At about the same hour the coast guards near Scarborough reported
the approach of foreign ships off the coast, and then telephoned
that the strangers were German cruisers and that they had begun
to bombard the town. A German shell destroyed the shed from which
the telephone message had come and the warnings from it ceased.
It was seen by those on shore that the attack here was being made
by four ships, two of them cruisers and two of them mine layers,
only 800 yards out in the water. This time they were not handicapped
by the fact that they had to stand out so far from shore, and it
was a surprise to the natives to see ships of such draft come so
close to land--a fact which convinced the British authorities that
spies had been at work since the first raid, sending to the German
admiralty either charts or detailed descriptions of the region.

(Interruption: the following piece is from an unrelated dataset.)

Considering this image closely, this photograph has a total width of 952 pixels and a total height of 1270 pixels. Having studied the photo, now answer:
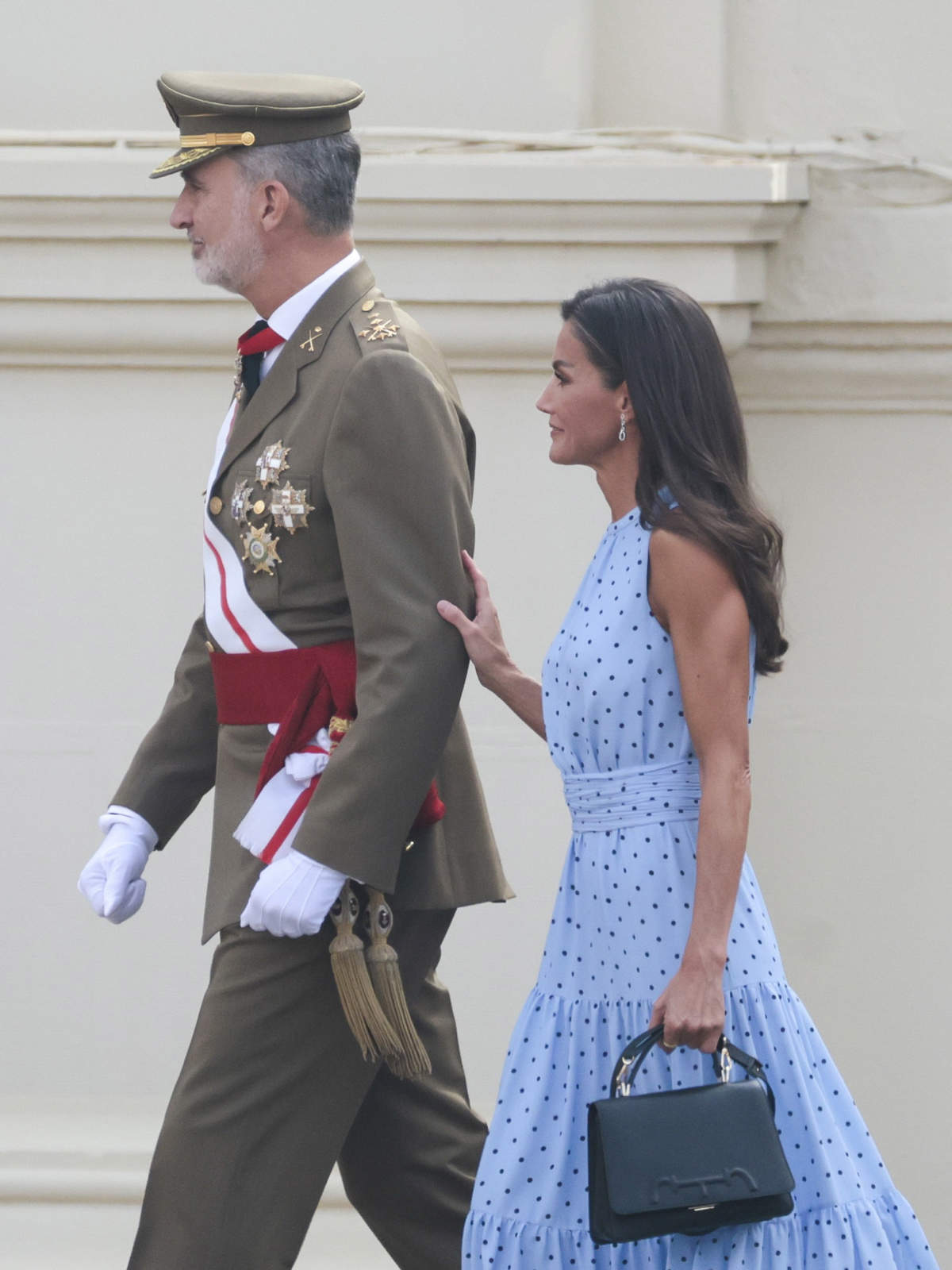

The castle was badly damaged by their fire; the town itself came
next, the Grand Hotel coming in for its share of destruction. They
did little injury to a wireless station in the suburbs, but hit
quite a number of residences, the gas and water works.
Half an hour afterward the two cruisers which had fired upon Scarborough
appeared off Whitby and began to fire at the signal station there.
In the ten minutes that the bombardment of Whitby lasted some 200
shells fell into the place. This time the fact that the German
ships came close to the shore worked against them, for there are
high cliffs close to the water at the spot and it was necessary
for the German gunners to use a high angle, which did not give them
much chance to be accurate.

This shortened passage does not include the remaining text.